Sensitivity analysis:
       Is the financial modelling technique of determining how changes in
       selected variables impact on overall results. For example, sensitivity
       analysis may be used to estimate the impact of falls in the $A compared
       to the $US on a portfolio’s investment returns. Stress testing is the
       related modelling technique which shows the entity’s capacity to cope
       with a series of hypothetical adverse scenarios.

Share ratio futures:
       Are futures contracts based on the relative movements between the price
       of a specified share (e.g. BHP) and the All Ordinaries Index.

Swaps:
       Are agreements between two parties to exchange (swap) their respective
       obligations (loan repayments or interest payments) so that they can
       manage their cash flows more effectively.
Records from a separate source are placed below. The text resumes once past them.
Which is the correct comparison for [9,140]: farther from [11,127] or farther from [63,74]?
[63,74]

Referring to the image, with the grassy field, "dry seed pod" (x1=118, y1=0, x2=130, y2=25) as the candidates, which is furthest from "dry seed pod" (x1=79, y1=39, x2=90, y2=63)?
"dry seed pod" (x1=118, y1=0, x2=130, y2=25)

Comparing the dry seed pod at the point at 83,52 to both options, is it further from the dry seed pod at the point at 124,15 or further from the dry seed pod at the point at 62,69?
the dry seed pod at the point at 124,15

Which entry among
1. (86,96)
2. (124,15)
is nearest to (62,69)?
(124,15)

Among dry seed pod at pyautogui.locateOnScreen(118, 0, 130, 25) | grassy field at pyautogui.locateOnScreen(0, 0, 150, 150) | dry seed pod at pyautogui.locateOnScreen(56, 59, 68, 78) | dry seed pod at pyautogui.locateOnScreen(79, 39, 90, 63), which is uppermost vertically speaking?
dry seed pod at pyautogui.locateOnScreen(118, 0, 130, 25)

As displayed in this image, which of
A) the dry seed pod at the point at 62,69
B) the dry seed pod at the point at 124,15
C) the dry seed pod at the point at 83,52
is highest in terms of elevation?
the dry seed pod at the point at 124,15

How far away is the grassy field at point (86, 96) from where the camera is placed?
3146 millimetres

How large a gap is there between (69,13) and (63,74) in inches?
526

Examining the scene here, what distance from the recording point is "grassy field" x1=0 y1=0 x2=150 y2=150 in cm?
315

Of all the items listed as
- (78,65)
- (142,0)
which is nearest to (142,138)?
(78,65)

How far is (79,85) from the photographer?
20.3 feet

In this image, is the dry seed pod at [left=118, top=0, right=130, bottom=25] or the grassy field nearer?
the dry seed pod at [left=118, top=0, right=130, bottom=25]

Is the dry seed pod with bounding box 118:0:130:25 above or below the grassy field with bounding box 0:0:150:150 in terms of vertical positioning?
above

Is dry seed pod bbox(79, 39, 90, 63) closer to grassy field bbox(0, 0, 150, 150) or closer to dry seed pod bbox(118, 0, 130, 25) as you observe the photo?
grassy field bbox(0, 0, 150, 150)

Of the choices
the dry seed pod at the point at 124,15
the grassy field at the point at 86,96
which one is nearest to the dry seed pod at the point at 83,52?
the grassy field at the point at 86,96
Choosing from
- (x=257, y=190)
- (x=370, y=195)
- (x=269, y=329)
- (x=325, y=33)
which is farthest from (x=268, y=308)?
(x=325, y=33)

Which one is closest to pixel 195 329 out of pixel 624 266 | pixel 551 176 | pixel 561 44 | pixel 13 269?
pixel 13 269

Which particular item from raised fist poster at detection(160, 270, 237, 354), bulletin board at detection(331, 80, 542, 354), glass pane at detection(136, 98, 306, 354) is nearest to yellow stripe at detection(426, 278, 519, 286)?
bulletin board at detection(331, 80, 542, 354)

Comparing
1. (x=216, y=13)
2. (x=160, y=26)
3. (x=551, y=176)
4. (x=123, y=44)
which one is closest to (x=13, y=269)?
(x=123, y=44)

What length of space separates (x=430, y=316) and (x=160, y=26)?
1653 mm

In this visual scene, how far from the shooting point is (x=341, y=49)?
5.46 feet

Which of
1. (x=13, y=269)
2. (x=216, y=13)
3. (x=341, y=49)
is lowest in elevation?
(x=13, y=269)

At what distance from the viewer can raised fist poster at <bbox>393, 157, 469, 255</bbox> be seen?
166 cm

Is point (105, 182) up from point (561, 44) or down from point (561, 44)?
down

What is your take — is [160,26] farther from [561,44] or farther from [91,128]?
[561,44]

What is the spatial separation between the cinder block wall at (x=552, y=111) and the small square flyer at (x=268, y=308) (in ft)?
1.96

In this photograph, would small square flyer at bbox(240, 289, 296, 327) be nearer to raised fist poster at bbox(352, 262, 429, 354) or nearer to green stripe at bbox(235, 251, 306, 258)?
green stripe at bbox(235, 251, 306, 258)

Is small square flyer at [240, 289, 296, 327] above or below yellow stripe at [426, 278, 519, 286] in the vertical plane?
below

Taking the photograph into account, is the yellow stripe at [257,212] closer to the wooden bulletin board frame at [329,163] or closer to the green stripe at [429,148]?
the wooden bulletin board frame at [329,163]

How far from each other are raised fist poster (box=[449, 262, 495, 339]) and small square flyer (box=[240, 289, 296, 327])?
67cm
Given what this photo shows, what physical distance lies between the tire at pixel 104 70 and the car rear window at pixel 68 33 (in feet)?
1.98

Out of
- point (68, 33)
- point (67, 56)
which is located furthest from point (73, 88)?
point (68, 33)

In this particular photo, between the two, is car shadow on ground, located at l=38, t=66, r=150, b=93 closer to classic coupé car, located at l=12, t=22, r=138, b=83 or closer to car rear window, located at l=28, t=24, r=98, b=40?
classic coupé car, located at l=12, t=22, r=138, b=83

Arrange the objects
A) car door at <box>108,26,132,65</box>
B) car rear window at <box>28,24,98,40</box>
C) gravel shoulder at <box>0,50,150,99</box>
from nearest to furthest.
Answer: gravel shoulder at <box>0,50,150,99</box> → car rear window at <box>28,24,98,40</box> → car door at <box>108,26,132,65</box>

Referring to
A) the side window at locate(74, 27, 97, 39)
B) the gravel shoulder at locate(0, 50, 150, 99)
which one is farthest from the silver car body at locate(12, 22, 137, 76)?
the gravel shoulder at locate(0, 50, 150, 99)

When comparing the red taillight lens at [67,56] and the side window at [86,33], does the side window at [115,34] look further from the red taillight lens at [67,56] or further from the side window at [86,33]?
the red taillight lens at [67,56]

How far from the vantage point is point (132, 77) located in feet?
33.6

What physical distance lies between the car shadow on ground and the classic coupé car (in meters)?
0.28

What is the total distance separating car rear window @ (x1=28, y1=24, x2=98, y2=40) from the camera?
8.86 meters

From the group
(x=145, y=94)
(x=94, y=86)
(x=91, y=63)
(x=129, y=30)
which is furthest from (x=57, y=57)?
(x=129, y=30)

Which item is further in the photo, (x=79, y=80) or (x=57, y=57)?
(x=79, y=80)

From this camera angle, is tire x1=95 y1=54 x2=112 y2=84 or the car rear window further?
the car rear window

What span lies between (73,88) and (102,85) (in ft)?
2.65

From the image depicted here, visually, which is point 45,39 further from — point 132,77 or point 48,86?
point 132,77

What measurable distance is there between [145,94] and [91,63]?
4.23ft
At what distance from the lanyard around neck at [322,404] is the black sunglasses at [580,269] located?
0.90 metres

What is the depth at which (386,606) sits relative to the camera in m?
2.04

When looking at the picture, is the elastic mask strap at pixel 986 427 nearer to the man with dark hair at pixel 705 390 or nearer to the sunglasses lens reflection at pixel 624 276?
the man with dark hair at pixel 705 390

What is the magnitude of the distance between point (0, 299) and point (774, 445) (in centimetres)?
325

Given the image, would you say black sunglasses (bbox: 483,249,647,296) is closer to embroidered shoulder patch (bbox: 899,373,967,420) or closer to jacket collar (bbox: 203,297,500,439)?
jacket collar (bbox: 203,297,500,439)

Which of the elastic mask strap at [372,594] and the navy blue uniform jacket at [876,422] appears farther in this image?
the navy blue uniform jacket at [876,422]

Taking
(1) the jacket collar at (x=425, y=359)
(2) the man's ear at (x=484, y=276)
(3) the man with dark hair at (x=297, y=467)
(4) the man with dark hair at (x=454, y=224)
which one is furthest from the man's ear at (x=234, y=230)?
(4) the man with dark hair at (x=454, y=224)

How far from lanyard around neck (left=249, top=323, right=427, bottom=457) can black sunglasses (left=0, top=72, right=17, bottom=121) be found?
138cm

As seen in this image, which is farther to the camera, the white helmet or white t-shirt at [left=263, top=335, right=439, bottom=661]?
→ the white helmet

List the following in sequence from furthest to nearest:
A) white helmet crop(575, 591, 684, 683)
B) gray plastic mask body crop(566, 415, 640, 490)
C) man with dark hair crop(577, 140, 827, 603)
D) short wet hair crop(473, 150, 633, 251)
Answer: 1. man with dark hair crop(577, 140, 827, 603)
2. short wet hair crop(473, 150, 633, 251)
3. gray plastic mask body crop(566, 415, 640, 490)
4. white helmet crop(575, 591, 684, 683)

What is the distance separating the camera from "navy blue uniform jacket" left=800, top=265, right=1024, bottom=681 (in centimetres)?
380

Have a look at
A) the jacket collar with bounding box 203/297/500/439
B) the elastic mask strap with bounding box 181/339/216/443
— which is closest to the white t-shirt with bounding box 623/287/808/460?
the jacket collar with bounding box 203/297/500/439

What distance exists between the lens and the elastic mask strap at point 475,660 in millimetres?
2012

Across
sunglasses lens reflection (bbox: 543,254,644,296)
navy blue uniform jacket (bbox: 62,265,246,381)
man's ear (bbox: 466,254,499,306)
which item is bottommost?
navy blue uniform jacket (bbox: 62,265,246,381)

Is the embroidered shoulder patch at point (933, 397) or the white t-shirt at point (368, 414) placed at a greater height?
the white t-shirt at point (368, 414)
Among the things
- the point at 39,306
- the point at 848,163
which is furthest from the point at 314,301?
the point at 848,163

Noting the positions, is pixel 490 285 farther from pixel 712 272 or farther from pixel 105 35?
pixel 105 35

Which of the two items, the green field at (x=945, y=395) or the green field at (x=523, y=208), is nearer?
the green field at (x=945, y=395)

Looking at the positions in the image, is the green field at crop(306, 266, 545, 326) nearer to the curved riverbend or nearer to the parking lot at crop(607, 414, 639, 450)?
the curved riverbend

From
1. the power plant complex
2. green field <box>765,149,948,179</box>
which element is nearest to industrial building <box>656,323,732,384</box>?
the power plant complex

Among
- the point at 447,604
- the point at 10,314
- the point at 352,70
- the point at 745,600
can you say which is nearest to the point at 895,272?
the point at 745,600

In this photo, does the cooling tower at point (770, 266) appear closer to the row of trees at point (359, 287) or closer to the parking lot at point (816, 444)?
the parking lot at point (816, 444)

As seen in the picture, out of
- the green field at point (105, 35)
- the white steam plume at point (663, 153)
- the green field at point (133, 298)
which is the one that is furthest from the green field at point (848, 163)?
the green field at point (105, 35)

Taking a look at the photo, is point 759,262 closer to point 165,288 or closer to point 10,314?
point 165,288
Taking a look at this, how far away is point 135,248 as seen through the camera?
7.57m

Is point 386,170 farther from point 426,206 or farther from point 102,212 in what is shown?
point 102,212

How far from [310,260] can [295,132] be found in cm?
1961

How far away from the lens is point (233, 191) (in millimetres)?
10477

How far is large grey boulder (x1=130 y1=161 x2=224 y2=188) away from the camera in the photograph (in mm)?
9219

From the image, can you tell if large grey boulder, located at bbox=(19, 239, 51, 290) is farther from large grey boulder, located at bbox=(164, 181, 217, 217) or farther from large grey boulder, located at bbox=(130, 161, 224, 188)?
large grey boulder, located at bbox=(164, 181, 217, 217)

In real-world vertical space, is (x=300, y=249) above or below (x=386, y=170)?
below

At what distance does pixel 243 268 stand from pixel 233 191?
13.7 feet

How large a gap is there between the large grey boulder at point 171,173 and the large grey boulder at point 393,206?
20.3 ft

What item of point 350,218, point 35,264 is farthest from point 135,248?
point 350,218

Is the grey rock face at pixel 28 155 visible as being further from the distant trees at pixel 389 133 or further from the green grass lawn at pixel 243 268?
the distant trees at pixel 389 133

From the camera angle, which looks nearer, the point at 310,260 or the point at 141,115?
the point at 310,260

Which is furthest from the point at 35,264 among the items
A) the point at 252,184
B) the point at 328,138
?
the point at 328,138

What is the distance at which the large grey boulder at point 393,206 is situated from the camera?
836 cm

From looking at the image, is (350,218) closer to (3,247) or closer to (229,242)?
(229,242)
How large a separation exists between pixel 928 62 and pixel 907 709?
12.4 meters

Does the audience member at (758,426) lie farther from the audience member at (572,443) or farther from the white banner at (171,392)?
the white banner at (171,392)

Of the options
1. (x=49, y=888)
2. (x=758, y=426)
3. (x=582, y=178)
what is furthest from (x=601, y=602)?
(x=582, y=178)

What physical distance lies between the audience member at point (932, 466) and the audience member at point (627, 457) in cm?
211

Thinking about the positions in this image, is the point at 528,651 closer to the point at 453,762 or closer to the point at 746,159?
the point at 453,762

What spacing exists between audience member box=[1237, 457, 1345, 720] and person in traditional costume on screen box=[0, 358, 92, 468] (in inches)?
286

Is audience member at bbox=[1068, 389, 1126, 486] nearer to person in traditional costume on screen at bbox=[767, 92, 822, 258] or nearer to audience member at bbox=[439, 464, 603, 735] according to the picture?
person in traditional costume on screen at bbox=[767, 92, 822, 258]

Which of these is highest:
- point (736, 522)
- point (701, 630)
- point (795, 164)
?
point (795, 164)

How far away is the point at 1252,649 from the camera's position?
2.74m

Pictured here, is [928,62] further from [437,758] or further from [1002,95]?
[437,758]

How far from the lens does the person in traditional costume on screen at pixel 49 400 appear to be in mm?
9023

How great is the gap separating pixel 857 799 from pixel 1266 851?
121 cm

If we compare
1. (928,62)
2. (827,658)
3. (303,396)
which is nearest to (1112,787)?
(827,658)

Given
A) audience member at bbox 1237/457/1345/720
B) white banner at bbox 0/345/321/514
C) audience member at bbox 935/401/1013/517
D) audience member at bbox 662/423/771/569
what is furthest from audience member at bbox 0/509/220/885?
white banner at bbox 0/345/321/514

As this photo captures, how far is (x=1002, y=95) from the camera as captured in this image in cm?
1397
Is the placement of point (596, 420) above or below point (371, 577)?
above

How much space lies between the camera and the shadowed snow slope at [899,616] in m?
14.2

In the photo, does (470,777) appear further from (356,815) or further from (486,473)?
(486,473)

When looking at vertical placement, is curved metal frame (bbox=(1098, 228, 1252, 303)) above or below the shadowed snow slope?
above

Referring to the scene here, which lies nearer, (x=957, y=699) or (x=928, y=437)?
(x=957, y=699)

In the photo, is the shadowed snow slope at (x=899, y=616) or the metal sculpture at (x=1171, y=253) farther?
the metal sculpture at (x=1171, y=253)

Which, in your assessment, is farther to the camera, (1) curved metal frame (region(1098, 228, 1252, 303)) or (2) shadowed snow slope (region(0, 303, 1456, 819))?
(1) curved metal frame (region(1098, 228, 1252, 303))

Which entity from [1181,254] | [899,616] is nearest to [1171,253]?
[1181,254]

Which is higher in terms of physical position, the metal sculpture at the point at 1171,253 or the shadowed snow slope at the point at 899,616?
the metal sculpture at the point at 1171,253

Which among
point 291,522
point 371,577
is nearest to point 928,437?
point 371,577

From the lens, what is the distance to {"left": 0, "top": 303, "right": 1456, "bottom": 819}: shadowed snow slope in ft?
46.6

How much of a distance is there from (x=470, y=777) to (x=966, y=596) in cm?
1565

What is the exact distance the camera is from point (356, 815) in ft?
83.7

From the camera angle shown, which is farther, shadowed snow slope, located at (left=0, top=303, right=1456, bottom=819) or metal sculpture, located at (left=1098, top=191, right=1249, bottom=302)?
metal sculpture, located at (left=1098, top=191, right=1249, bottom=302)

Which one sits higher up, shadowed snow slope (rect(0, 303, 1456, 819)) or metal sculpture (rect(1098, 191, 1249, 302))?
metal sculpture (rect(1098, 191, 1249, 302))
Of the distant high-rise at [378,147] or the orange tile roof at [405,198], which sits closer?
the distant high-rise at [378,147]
In Australia, there are two
       main categories of swaps - interest rate swaps and currency swaps.
       Interest rate swaps are the largest of the two categories and there is no
       exchange of principal but rather only the stream of periodic interest
       payments are ‘swapped’ and settlement is the net difference between the
       two interest rate costs. Traditionally, interest rate swaps involve an
       exchange of fixed interest payments for floating rate payments and vice
       versa.

Synthetic exposure:
       An arrangement whereby a derivative is aggregated with cash to arrive at
       an equivalent exposure to the physical situation (for example, combining
       a ten year bond future with cash, giving equivalent exposure to holding a
       ten year bond).

Underlying asset:
       The asset on which the derivative contract is based. For example a BHP
       call option is based on BHP shares.

Valuation risk:
       The risk that the valuation system incorrectly calculates a price for a
       derivative or its equivalent exposure.

Warrants:
          Are the same as call options (see options) but tend to be long dated.